In questo contesto, in Italia, l’esplosione dei casi di violenza è stata sostanziale. Se si guarda ai dati delle chiamate al numero verde nazionale antiviolenza 1522 si può, infatti, notare come dal 1° marzo al 16 Aprile 2020 ci sia stato un aumento del 73% rispetto allo stesso periodo del 2019 con un aumento delle vittime che hanno chiesto aiuto del 59% rispetto allo scorso anno (ISTAT, 2020). Anche i dati raccolti presso gli uffici giudiziari fra l’l1° agosto 2019 e il 31 luglio 2020, che tengono conto anche del periodo di lockdown, mostrano come la percentuale dei procedimenti iscritti per il reato di maltrattamenti contro familiari e conviventi sia aumentata dell’11% con un sensibile incremento delle denunce avvenuto proprio tra il 1° gennaio e il 31 maggio 2020.
Un lavoro essenziale è stato fatto dai Centri antiviolenza che, anche nel periodo di lockdown, non hanno mai fatto mancare la loro assistenza continuando a garantire i colloqui protetti pur lavorando prevalentemente (57%) o esclusivamente (32%) da remoto così come testimoniato dall’indagine CNR- IRPSS (2020).           

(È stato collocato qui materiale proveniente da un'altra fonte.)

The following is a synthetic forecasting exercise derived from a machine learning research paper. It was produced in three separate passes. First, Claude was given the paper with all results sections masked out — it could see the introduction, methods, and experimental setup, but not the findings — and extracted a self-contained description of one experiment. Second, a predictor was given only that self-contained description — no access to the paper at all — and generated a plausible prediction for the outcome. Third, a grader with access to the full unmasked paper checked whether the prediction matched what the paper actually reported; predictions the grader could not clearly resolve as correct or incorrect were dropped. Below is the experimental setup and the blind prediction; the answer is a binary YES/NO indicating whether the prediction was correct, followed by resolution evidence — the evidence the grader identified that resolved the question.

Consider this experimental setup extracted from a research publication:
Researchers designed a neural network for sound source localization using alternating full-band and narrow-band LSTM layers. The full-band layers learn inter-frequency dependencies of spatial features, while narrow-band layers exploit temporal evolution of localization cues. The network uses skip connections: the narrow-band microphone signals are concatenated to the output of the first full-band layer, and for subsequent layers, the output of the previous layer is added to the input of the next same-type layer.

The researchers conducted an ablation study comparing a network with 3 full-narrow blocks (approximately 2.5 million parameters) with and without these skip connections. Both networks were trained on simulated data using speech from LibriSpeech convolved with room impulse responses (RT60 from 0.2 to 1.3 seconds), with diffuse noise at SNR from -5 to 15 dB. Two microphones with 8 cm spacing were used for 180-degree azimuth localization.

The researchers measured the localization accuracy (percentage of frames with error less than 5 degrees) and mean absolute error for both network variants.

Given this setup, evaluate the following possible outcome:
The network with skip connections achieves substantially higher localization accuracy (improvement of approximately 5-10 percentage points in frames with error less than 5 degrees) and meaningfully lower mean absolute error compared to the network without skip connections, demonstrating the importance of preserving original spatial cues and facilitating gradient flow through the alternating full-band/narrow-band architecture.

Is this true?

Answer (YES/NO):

Meno critico è stato invece il mantenimento dei rapporti con le donne che avevano già iniziato un percorso di uscita dalla violenza prima dell’inizio dell’emergenza: solo il 38% ha dichiarato che i rapporti sono diminuiti, mentre ben il 42% dei centri afferma che i rapporti sono rimasti invariati e il 20% che sono aumentati. Circa la metà dei centri antiviolenza afferma di non aver registrato variazioni nell’intensità delle relazioni con i servizi sociali comunali, le forze dell’ordine e le questure, mentre a subire significative diminuzioni o addirittura interruzioni è stato, invece, il rapporto con gli ospedali (53%) e con i tribunali ordinari e minorili (48%), che hanno sospeso le loro attività. I rapporti con gli altri servizi specializzati (altri centri antiviolenza e case rifugio) sono al contrario aumentati o rimasti tutt’al più invariati.  
In conclusione, potremmo dire che l’emergenza pandemica ha avuto un impatto negativo sulle vite delle donne vittime di violenza andando ad inasprire quelle dinamiche relazionali già presenti precedentemente. Tuttavia, le operatrici dei centri anti violenza e le moltissime volontarie hanno cercato di arginare i danni e dare sostegno, nonostante le numerose difficoltà relative al lavoro in remoto e talvolta all’impossibilità di avere un colloquio privato con la donna.